Initial technology collaborators include AMD (AMD), Everpure, Keysight Technologies (KEYS), Lenovo (LNVGY), Nscale, Supermicro (SMCI), and WEKA. It's a solid lineup of chipmakers, test equipment providers, server builders, and cloud infrastructure players.
Broadband Devices Get the Green Light
Nokia also had a good week on the regulatory front. On Monday, the company disclosed that it secured FCC approval for its in-home broadband devices. That's a key step to keep U.S. broadband deployments moving without disruption. Nokia expects this to keep customer rollouts on track by clearing a major regulatory requirement for this device category.
What the Charts Say
From a technical perspective, Nokia's stock is still in a strong uptrend. Shares are trading 5.4% above their 20-day simple moving average (SMA) of $12.88, 29% above the 50-day SMA of $10.52, 54.8% above the 100-day SMA of $8.77, and a whopping 90.6% above the 200-day SMA of $7.12. That stack of moving averages — with the 20-day above the 50-day, and the 50-day above the 200-day (a golden cross) — keeps the primary trend constructive.
But momentum is a different story. The MACD (moving average convergence divergence) is below its signal line, and the histogram is negative. In plain English, that means the buying pressure that drove the stock higher is cooling off. Unless the price can re-accelerate, the near-term picture looks a bit less rosy.

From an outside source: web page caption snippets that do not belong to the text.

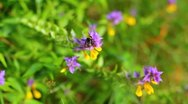 Stock Video Footage of The working bees on the flowers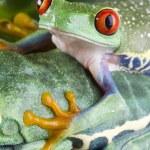 Tree frog — Stock Photo #30691721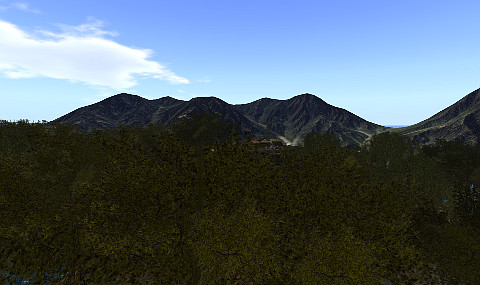 tarnwald
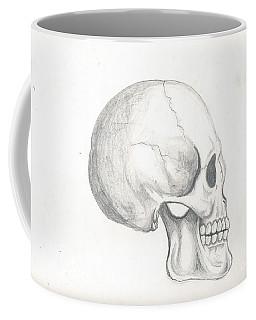 Skull Study Coffee Mug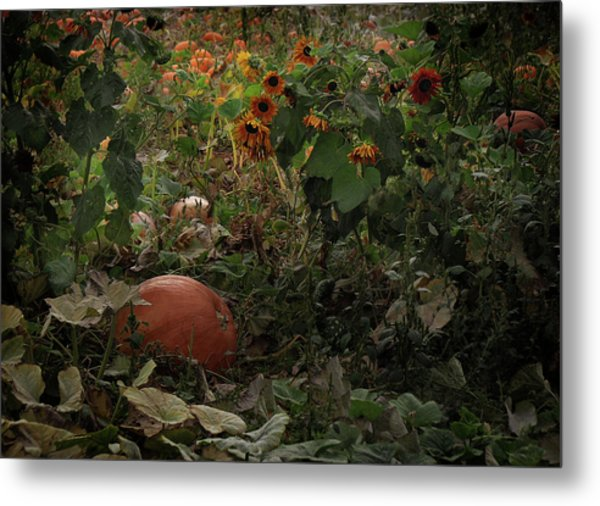 In The Shades Of An Autumn Sky Metal Print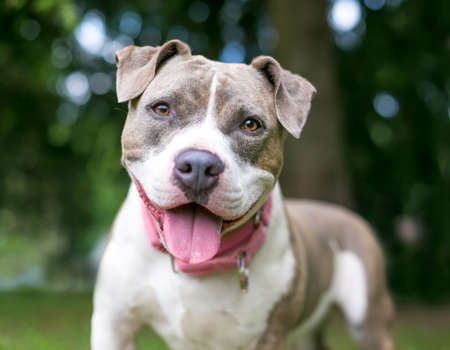 A happy gray and white Staffordshire Bull Terrier mixed breed dog panting 版權商用圖片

Earnings Preview: July 2026
The next big catalyst for Nokia is its July 23, 2026 (estimated) earnings report. Here's what analysts are expecting:
- EPS Estimate: 7 cents (up from 4 cents a year ago)
- Revenue Estimate: $5.62 billion (up from $5.15 billion a year ago)

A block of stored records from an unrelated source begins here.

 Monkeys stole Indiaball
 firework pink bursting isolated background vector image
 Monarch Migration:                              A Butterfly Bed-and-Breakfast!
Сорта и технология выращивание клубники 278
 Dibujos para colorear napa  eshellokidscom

- Valuation: P/E of 83.5x — that's a premium valuation relative to peers, so the market is pricing in some serious growth.

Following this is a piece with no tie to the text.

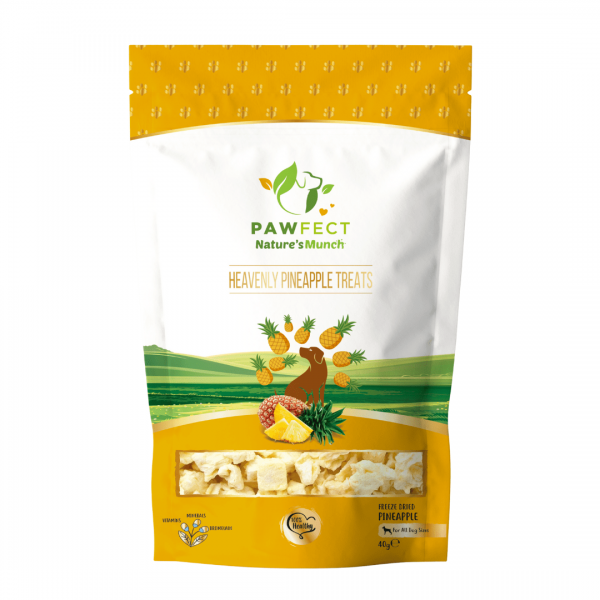 Image shows a packet of Pawfect Foods Pineapple dog treats.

Analyst consensus is a Buy rating, with an average price target of $10.33. Recent moves include:
- Argus Research: Upgraded to Buy with a $15.00 target (April 27)
- Morgan Stanley: Initiated with Overweight and an $8.00 target (February 9)
- JP Morgan: Overweight, raised target to $8.00 (December 1, 2025)
Note that the current stock price of around $13.58 is well above the average target, so either analysts need to raise their targets, or the stock could be due for a pullback.
ETF Exposure
Nokia also has meaningful weight in a few thematic ETFs, which can create automatic buying or selling pressure when money flows in or out of those funds:
Price Action: Nokia shares were trading lower by 0.30% at $13.58 during premarket trading on Thursday.